Center for Uncertainty Studies Blog - Kategorie Digital Academy
Digital Academy 2023: Exploring Uncertainty in Toponyms within the British Colonial Corpus
From September 25 to 28, 2023, the Digital History Working Group at Bielefeld University welcomed participants to the Digital Academy, themed "From Uncertainty to Action: Advancing Research with Digital Data." This event delved into the complexities of data-based research, exploring strategies to navigate uncertainties within the Digital Humanities. In a series of blog posts, four attendees of the workshop program share insights into their work on data collections and analysis and reflect on the knowledge gained from the interdisciplinary discussions at the Digital Academy. Learn more about the event visiting the Digital Academy Website.
Exploring Uncertainty in Toponyms within the British Colonial Corpus
by Shanmugapriya T
My research project aims to extract toponyms from the British India colonial corpus to create a historical gazetteer. The primary challenge in this work revolves around the toponyms themselves, as they exhibit a high degree of fuzziness and inconsistency, particularly in their spellings. Historically, mapping, documenting, and surveying have been recognized as essential tools employed by colonial powers to demarcate, expand, and exert control over their colonial subjects. These activities enabled the colonial administration to establish governance over land and streamline revenue collection during the British colonial period. As time progressed, surveys expanded beyond their initial military and geographical purposes, evolving into comprehensive sources of information encompassing geography, political economy, and natural history. The British colonial India corpus is, therefore, intricate, marked by non-standard formatting, and plagued by inconsistencies in the spelling of Indian toponyms. This intricacy adds an extra layer of complexity to the task of extracting and organizing these toponyms for the creation of a historical gazetteer. The recognition of these challenges underscores the importance of using advanced techniques and tools to handle the uncertainty inherent in this historical data.
Digital Humanities methods and tools
The first and foremost challenge is the absence of a trained dataset of Indian place names. I need to focus on creating a trained dataset using Named Entity Recognition and other external open-access resources, such as Wikipedia. The second challenge pertains to the advanced programming techniques that I am experimenting with. The initial experiment with BERT NER for identifying toponym entities demonstrates that the algorithm performs well compared to other NER libraries. However, it also identified a few words that are not toponyms as place names and did not identify the broken toponym words as place names. Therefore, the extracted place name entities will require manual verification to confirm their accuracy. I anticipate encountering additional challenges when I begin exploring DeezyMatch, as I am currently in the initial stages of my research.

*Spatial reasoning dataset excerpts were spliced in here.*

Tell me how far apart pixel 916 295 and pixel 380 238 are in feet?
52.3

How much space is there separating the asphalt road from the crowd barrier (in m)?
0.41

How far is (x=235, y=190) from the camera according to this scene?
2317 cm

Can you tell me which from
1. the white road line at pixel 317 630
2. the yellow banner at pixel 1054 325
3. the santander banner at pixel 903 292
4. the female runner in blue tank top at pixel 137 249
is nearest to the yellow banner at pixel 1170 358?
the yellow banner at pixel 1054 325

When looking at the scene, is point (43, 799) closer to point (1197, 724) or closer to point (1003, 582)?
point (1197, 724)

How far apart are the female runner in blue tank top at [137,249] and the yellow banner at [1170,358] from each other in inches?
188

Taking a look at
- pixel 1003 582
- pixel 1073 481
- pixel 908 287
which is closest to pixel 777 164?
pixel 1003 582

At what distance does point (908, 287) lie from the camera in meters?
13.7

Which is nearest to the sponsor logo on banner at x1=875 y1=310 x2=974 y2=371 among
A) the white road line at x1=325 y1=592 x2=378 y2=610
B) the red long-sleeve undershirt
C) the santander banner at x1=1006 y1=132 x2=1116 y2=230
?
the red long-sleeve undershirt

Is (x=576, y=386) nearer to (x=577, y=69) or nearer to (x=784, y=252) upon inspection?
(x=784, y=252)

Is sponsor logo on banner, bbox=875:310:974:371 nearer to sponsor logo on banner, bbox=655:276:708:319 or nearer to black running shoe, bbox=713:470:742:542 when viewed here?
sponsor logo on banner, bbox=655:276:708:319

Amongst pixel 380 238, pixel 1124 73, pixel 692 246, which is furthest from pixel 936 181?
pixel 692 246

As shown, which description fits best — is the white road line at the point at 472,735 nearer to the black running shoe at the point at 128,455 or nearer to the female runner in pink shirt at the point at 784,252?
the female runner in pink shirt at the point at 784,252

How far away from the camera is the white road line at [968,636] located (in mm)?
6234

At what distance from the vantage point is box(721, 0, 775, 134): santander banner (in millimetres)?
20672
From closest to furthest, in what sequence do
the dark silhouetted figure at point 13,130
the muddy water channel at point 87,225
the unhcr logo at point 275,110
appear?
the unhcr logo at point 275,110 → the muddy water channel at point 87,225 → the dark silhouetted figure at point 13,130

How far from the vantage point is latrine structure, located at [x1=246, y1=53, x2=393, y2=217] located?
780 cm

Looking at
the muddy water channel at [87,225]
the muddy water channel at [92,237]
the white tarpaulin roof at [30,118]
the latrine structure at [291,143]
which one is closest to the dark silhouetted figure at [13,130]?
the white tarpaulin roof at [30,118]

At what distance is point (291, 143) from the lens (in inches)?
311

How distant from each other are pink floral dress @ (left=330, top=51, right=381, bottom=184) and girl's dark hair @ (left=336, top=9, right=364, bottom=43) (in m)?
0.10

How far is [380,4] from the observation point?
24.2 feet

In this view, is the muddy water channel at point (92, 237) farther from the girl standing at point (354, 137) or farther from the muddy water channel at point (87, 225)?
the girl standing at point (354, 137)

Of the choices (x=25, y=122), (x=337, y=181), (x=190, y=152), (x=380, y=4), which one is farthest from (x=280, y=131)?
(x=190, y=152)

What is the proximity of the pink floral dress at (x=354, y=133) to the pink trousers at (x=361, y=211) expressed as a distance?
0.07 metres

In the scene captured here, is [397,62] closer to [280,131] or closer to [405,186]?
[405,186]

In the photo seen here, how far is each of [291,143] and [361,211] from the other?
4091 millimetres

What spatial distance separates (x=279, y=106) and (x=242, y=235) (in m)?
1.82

Digital Academy workshop on uncertainty
The Digital Academy workshop presented a fantastic opportunity for scholars like myself to convene and discuss a wide array of challenges, approaches, methods, and tools for addressing uncertainty. The inclusion of experts in the field of uncertainty was a valuable aspect of this workshop, enabling attendees to solicit advice and feedback on the challenges they face in their research. Although I was not able to attend the entire workshop, the workshop's theme serves as a motivating factor for me to persist in my research endeavors despite the numerous challenges I've encountered. I believe that ongoing discussions and collaboration within the academic community will be instrumental in finding effective solutions to these challenges and further advancing the field.
Questions remain open
The open questions revolve around the ideal size of the corpus required for applying the aforementioned advanced techniques and the expected effectiveness of the trained dataset. However, I am hopeful that I will be able to find answers to these questions in the near future.
References
Devlin, Jacob, Ming-Wei Chang, Kenton Lee and Kristina Toutanova. “BERT: Pre-training of Deep Bidirectional Transformers for Language Understanding.” North American Chapter of the Association for Computational Linguistics (2019). Accessed October 5, 2023. https://arxiv.org/pdf/1810.04805v2.
Hosseini, Kasra, Federico Nanni, and Mariona Coll Ardanuy. “DeezyMatch: A Flexible Deep Learning Approach to Fuzzy String Matching.” Paper presented at the Empirical Methods in Natural Language Processing: System Demonstrations, Online, October 2020. https://aclanthology.org/2020.emnlp-demos.9. Accessed October 5, 2023.
Biographical note
Digital Academy 2023: Catrina Langenegger about Swiss Military Refugee Camps
From September 25 to 28, 2023, the Digital History Working Group at Bielefeld University welcomed participants to the Digital Academy, themed "From Uncertainty to Action: Advancing Research with Digital Data." This event delved into the complexities of data-based research, exploring strategies to navigate uncertainties within the Digital Humanities. In a series of blog posts, four attendees of the workshop program share insights into their work on data collections and analysis and reflect on the knowledge gained from the interdisciplinary discussions at the Digital Academy. Learn more about the event visiting the Digital Academy Website.
Historical Map of Switzerland.
by Catrina Langenegger
I now come back to the missing reports mentioned above. My goal is to be transparent about this gap. However, making this gap visible in statistics and visualisations is one of the greatest challenges when dealing with uncertainty. Statistics and visualisations are positivistic: they only show what is there. In the first statistics, the gaps weren’t visible. I therefore made artificial observations in my dataset with a zero as value to mark the gaps. In other words, I made the missing weekly reports visible by creating an observation for each of these dates. I have labelled these artificial observations as such. My data model now provides a field to mark whether there is a report for the week or not. Nevertheless, it’s almost impossible to visualise the weeks without information. Although I have made artificial entries in my dataset, these are not displayed in the visualizations because they do not contain a value.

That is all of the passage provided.